2011/2/9
約束を守ることの大切さ
【3:1の法則をビジネスで活用する―組織編(6)】
参考文献:
Barbara L. Fredrickson “Positivity” CROWN
Barbara L. Fredrickson & Marcial F. Losada “ Positive Affect and the Complex Dynamics of Human Flourishing”
Carroll E. Izard “The Psychology of Emotions”
・奥村幸治「一流の習慣術」ソフトバンク新書
中学硬式野球チーム「宝塚ボーイズ」の監督奥村幸治さんが書いた「一流の習慣術」は、メンタルコーチだけでなく、ビジネスパーソンの必読書だと思います。その本のなかに(p76)にこんな記述があります。
「『皿洗いのできないヤツに鮨は握れない』という言葉がありますが、グラウンド整備は野球の基本です。手をかけて整備しないと、いつかグラウンドに裏切られることになると私は思います。トンボ(松下注;グラウンドの土をならす熊手のような道具)かけは地味な作業ですが、黙々と土をならすことで、練習開始に向けて集中力を高めるきっかけにもなります」
当然、宝塚ボーイズの練習グラウンドはよく整備されています。高校野球のあるOBから聞いた話ですが、練習試合に行くと、相手チームのグラウンドを見ただけで、試合の勝ち負けの予測がつくのだそうです。私は丸子修学館高校野球部のメンタルコーチもしていますので、ときどき練習試合に同行します。

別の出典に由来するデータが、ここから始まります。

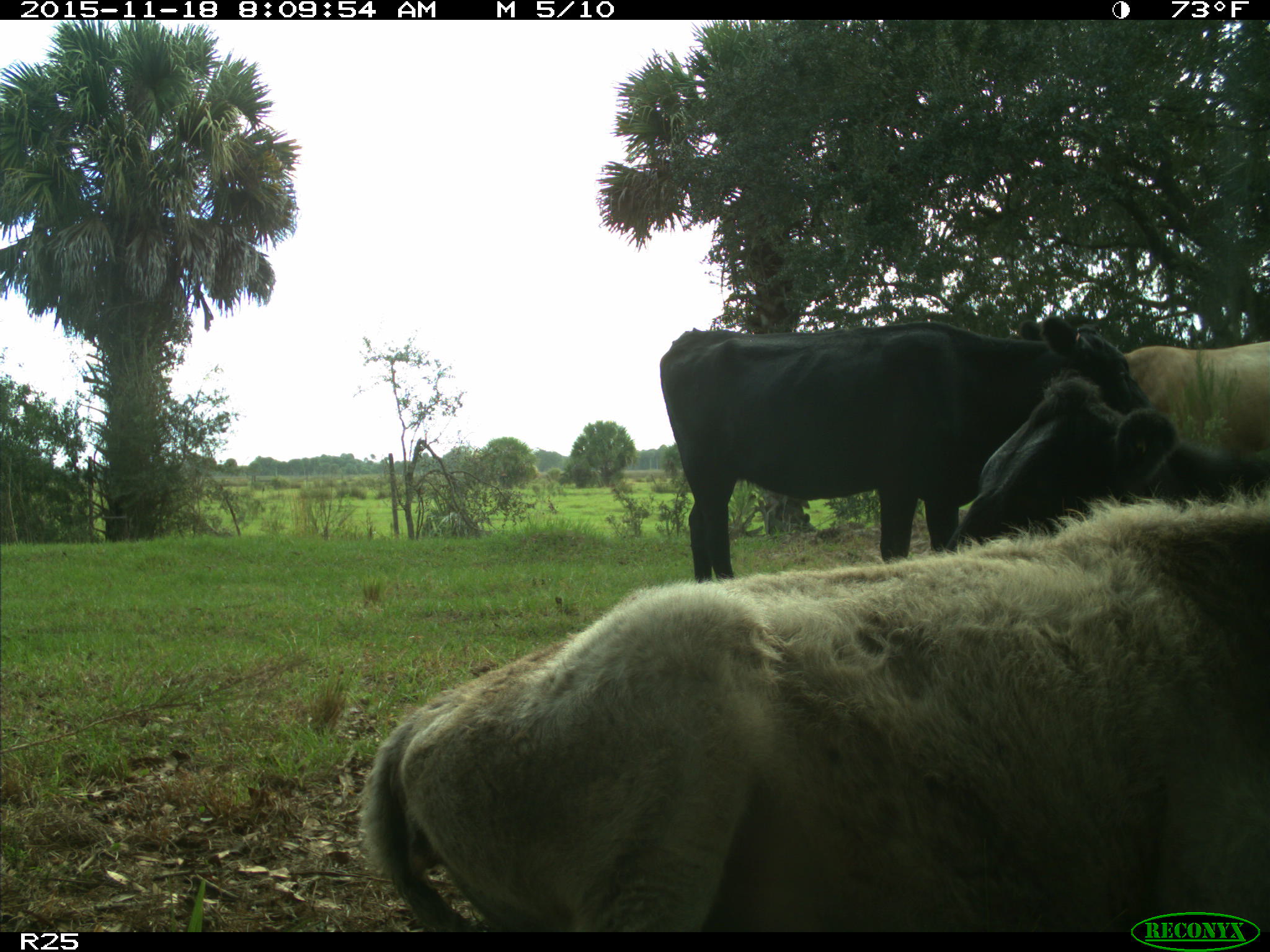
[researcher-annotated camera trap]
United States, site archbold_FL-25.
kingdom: Animalia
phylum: Chordata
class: Mammalia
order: Artiodactyla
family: Bovidae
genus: Bos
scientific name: Bos taurus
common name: domestic cow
Bos taurus (domestic cow).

私の体験は限られたものですが、強豪高校のグラウンドはよく整備されています。強豪高校ですから、練習量は平均レベルの高校をはるかに超えています。グラウンドの使用時間も、回数も多く、グラウンドの土はかなり荒れるはずです。それにも関らずグラウンドはよく整備されています。チームの強さと、グラウンド整備にはどのような関係があるのでしょうか?もしグラウンド整備が行き届いていることと、チームの強さとに直接の因果関係があれば、グラウンド整備に力をいれるだけで甲子園優勝も可能になるはずですが、そんなことはまずありえません。間接的な因果関係があると考えたほうがよいでしょう。私は次のような因果関係を考えました。
グラウンドの整備が行き届いている→手抜きをする選手がいない→チーム全員が約束を守る→練習や試合にも手抜きをしない→チームメンバーがお互い信頼している→チームワークがよい→チームが強い
何層にも重なった因果関係ですから検証は難しいでしょうが、現場の感覚にはぴったりします。野球のグラウンドが広く、監督やコーチの監視の目がいくら厳しくても、すべてを観ていることはできません。隅々まできちんと整備するためには、チーム全員が監督やコーチが観ていなくても手抜きをしないことが必要です。トンボかけに手抜きをしないチームが、練習や試合に手抜きをするとは考えられません。常にメンバーが自分の言動に責任を持っているならば、相互の信頼関係が強固だと考えられます。相互の信頼関係こそがチームワークのコアです。チームワークがよく、練習にも試合にも手抜きをしないチームが弱いはずがありません。3対1を実現するためには、チームメンバー一人一人が約束を守ることは必須だと思います。